Work instructions: Quote these lines exactly: the one that holds "Stanley Baker: A Life in Film" and every line after it to the end of the material below. Skip pictures.

Stored data:

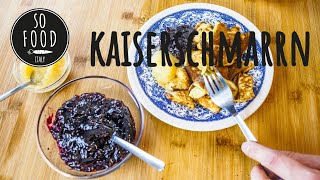 Kaiserschmarrn  So Food [upl. by Truscott]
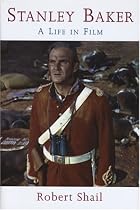 Stanley Baker: A Life in Film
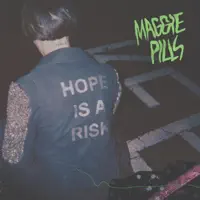 The Maggie Pills — Bright the Brightest Light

Answer below:
 Stanley Baker: A Life in Film
 The Maggie Pills — Bright the Brightest Light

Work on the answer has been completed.